ページ抜粋 ->
┌────────

通し番号「25」

「光のなか」

はっぱ!


彼はもう一週間もこのユースにいるという。
門限やシャワーの時間などを教えてもらう。
「今日はどうするの?」と言うので「マティスの美術館に行く。」と応える。

二人で行くことにした。

名前を聞かれたので名字で応え、私も聞き返すと
「H...」と、名字ではなく名前を言った。
Hは一ヶ月ぐらいイタリアにいて、やっとニースまで来たそうだ。
ふつう日本では名前を尋ねられたら名字を言うと思うのだが、Hはもう一ヶ月以上もヨーロッパを旅しているからか、名前を名乗った。

マティスの美術館は真っ白で青い空によく映えていた。
入場料を払おうとすると“学生?”と聞かれて、
二人とも“ウィウィ(はいはい!)”と喜んで入る。
ところが、展示作品がシャガールばかり。
なんでだろう、と思っていると、
やっとマティスがあり、
大きなちょっと色褪せた荒い感じの絵があり「これはいいね。」などと言って楽しい。司教の服のデザイン画がたくさんある。【海】のタペストリーがあり、欲しいなぁ、と思った。また館内の電灯の傘なども欲しかったし、土産物コーナーのマティスアクセサリーなども、とてもほしかったけれど高すぎた。

└────────

上のページ抜粋のうち、「ふつう日本では名前を尋ねられ」から「ところが、展示作品がシャガールばかり。」までを一字一句変えずに書き写してください。

提供データ ->
┌────────

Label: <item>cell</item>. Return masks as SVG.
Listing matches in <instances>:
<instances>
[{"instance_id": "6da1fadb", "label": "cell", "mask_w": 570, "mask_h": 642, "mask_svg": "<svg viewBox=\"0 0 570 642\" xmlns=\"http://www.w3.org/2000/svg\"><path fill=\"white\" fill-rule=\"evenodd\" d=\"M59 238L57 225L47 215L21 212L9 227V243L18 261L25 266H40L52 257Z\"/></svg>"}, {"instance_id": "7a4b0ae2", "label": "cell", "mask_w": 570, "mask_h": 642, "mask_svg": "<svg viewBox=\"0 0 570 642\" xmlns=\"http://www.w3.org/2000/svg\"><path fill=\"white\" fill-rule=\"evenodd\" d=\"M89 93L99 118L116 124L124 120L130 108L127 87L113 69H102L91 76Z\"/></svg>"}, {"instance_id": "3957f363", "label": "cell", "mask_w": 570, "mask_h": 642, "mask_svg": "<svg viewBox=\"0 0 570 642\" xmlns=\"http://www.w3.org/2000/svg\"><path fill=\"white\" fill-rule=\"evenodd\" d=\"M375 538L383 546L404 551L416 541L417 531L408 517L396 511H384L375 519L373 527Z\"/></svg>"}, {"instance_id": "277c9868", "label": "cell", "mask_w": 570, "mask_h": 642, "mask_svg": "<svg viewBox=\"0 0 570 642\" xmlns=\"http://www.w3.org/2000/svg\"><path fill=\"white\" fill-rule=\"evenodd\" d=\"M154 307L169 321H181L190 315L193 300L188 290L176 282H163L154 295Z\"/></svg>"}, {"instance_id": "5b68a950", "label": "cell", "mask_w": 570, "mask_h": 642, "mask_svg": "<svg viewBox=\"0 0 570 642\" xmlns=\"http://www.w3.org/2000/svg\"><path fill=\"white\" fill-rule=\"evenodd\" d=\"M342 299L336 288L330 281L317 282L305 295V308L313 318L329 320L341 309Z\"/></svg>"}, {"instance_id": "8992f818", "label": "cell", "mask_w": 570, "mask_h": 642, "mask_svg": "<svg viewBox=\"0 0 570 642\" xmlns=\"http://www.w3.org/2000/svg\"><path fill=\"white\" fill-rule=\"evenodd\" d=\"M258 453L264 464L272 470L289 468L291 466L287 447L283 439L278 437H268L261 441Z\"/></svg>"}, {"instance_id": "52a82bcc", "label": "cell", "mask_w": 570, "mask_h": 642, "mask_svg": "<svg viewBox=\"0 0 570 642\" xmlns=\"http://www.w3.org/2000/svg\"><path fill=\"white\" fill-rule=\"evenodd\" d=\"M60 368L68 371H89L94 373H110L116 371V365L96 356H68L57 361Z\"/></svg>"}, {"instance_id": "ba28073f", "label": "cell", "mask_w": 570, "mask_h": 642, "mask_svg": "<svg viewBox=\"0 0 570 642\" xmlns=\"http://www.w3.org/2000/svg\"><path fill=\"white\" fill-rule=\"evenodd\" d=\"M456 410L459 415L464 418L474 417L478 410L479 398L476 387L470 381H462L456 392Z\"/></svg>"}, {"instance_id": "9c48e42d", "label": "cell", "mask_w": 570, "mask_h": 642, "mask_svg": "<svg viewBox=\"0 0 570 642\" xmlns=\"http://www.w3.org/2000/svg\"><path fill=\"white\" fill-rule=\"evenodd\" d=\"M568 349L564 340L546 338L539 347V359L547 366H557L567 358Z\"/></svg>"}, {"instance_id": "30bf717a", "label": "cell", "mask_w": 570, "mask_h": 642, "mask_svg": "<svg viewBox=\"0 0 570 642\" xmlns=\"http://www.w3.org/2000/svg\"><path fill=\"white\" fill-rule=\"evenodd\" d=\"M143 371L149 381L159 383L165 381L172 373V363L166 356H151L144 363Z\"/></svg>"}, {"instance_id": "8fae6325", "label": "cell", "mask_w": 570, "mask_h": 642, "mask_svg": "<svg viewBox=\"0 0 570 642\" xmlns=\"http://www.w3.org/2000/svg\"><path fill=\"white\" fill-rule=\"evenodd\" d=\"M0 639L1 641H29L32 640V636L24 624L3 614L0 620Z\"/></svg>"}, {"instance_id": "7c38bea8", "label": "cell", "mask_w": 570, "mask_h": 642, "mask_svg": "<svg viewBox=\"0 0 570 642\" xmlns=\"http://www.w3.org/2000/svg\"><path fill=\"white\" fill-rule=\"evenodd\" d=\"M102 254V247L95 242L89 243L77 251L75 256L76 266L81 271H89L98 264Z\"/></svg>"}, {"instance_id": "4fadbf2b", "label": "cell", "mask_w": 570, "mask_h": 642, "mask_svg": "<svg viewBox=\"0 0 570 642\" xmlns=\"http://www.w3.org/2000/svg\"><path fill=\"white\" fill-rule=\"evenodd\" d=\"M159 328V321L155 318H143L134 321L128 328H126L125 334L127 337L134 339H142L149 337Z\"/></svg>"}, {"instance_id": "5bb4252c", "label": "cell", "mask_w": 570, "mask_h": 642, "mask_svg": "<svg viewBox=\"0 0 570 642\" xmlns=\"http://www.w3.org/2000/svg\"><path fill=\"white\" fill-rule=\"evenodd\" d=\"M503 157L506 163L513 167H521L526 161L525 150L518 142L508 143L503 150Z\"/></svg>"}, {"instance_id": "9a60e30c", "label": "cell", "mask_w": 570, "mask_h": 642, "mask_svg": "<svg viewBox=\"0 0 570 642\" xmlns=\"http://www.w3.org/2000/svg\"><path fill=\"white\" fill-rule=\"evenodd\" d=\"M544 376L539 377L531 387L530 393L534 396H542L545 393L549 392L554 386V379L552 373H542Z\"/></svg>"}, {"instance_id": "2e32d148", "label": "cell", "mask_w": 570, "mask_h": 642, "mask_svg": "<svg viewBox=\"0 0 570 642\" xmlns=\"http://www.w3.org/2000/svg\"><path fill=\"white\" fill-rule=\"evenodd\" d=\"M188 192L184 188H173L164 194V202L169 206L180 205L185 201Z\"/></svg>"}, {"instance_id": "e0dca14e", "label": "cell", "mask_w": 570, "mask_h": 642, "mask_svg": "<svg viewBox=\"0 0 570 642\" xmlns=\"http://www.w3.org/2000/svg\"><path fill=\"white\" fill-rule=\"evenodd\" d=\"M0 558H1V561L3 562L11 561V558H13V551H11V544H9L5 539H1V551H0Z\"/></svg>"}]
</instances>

└────────

解答 ->
ふつう日本では名前を尋ねられたら名字を言うと思うのだが、Hはもう一ヶ月以上もヨーロッパを旅しているからか、名前を名乗った。

マティスの美術館は真っ白で青い空によく映えていた。
入場料を払おうとすると“学生?”と聞かれて、
二人とも“ウィウィ(はいはい!)”と喜んで入る。
ところが、展示作品がシャガールばかり。